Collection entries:
- Opening Delimiter -

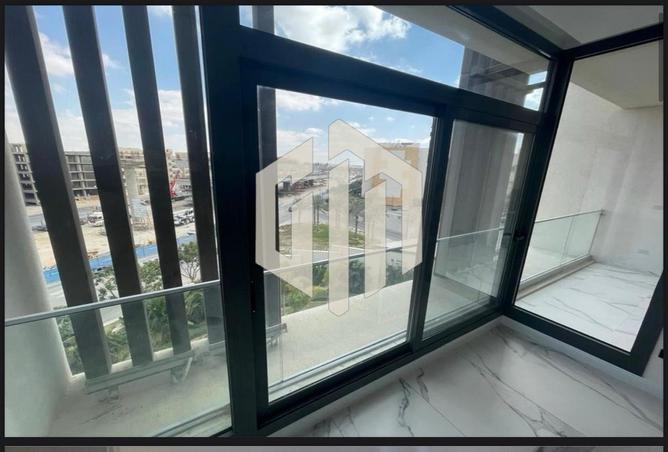 8405445 - Property Image 2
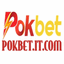 pokbetitcom's avatar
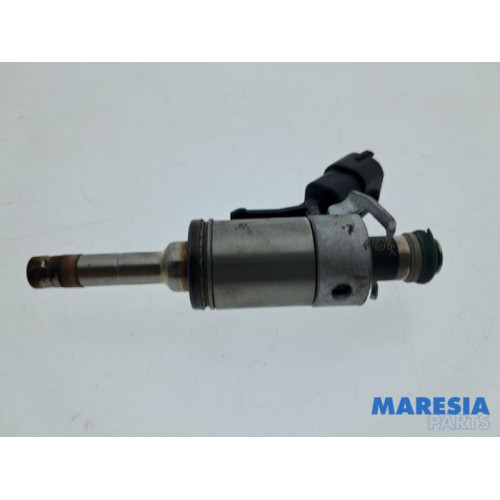 Citroen - C5 Aircross - Injector (benzine injectie)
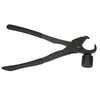 SPC Performance 83125 H-D WHEEL WEIGHT PLIERS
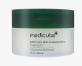 SUPER CICA DEEP CLEANSING BALM 100ml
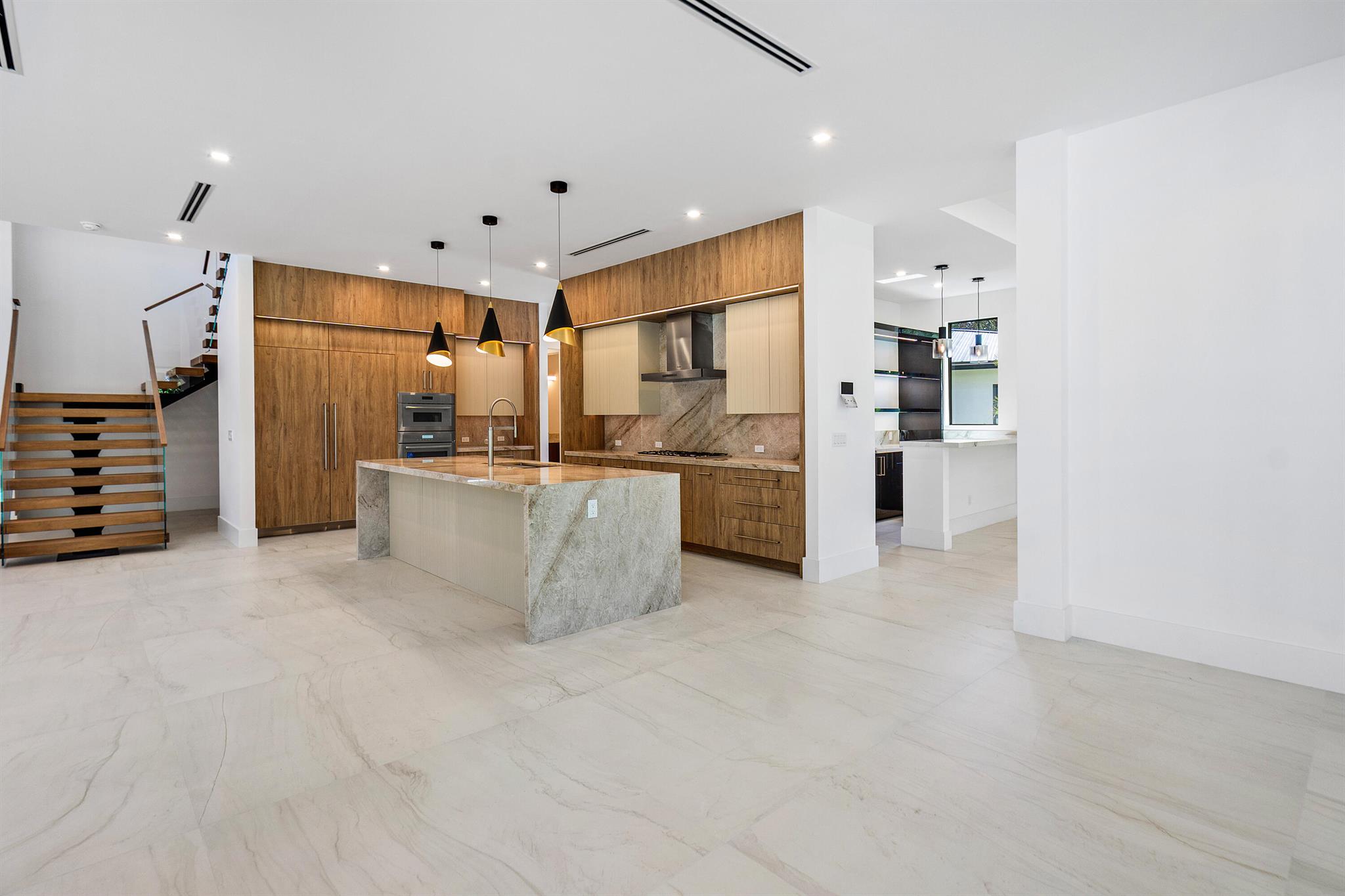 3100 Palm Dr Delray Beach, FL 33483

- Closing Delimiter -

DESCRIPTION OF THE TASK:
Write out the text of every record above word for word, leaving the pictures out.

OUTPUT BELOW:
 8405445 - Property Image 2
 pokbetitcom's avatar
 Citroen - C5 Aircross - Injector (benzine injectie)
 SPC Performance 83125 H-D WHEEL WEIGHT PLIERS
 SUPER CICA DEEP CLEANSING BALM 100ml
 3100 Palm Dr Delray Beach, FL 33483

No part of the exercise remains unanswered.